ScandEval benchmark can be used to compare both pretrained language
models on Scandinavian language tasks, as well as comparing finetuned models on
the tasks they were finetuned for. The benchmark evaluates the models on a
variety of tasks: part-of-speech tagging, dependency parsing, named entity
recognition and various classification tasks. By “Scandinavian” we here mean
Danish, Swedish, Norwegian (both Bokmål and Nynorsk), Icelandic and Faroese.
The Pretrained Benchmark contains the result of finetuning the language model 10 times, and evaluating each of these 10 finetuned models on the test set of the given dataset along with 9 bootstrapped versions of the dataset. The mean of the resulting 100 scores for the given (model, dataset) pair are then presented in the leaderboard, with an associated 95% confidence interval.
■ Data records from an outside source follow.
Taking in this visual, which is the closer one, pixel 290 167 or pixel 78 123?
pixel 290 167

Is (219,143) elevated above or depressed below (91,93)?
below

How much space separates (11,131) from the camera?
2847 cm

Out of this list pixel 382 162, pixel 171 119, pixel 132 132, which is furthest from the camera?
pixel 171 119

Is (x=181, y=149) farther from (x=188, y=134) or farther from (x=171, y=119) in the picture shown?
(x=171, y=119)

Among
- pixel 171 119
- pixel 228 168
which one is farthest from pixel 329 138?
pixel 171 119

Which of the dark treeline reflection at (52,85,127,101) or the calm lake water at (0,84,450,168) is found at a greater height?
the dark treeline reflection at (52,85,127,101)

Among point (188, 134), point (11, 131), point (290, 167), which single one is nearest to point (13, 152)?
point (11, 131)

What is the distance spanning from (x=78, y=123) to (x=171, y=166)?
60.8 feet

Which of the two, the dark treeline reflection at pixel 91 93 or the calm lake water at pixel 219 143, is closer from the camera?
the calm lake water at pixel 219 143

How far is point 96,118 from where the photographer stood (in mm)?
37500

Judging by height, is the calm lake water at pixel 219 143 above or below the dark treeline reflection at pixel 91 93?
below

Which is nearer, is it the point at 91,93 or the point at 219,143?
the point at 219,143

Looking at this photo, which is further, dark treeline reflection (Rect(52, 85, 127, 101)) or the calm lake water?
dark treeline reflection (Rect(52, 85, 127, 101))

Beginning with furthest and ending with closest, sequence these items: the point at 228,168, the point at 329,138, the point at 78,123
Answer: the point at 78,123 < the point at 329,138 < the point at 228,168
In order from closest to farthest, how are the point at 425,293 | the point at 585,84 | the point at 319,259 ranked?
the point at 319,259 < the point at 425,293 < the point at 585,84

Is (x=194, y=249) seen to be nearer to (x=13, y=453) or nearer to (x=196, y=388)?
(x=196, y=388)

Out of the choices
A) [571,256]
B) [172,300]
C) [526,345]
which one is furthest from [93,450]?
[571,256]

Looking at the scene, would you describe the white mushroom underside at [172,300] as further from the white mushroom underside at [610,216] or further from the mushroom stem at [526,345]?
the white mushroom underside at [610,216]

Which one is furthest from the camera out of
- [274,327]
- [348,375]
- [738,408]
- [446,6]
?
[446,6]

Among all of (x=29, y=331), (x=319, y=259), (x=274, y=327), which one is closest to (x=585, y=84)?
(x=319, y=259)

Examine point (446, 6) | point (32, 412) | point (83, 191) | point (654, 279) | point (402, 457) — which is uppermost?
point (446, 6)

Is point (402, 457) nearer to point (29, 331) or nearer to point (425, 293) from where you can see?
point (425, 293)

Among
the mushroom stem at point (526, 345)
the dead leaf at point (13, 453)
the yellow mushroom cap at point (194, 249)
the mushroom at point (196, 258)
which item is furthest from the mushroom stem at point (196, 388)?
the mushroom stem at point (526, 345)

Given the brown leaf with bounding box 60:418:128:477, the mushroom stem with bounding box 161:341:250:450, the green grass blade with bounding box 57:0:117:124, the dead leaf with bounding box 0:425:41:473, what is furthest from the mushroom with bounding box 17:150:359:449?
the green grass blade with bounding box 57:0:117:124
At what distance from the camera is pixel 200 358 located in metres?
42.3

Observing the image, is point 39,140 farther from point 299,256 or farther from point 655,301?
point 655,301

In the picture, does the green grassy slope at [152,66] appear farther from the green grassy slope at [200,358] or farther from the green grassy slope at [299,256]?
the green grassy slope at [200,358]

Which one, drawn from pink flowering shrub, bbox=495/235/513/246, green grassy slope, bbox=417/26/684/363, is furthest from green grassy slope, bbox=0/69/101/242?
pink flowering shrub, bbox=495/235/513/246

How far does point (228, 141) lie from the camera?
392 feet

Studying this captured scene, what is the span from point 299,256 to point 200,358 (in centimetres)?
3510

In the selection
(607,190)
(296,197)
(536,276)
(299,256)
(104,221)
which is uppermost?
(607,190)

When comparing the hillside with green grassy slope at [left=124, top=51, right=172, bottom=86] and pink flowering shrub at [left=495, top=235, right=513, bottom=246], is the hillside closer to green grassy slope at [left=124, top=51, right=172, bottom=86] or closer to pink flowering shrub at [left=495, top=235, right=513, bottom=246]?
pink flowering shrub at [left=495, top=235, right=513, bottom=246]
The Finetuned Benchmark is computed in the sammer manner, except that we have not finetuned the models in question, but solely evaluated the finetuned model on the test set and 9 bootstrapped versions of the test set. The resulting 95% confidence interval will thus be wider than the pretrained benchmark results, as we have to take the variability of the initialised parameters of the model into account.
All benchmark results have been computed using the associated ScandEval Python package, which you can use to replicate the results as well. A paper on the package and leaderboards is in preparation, describing the methodology and all the datasets used in more depth.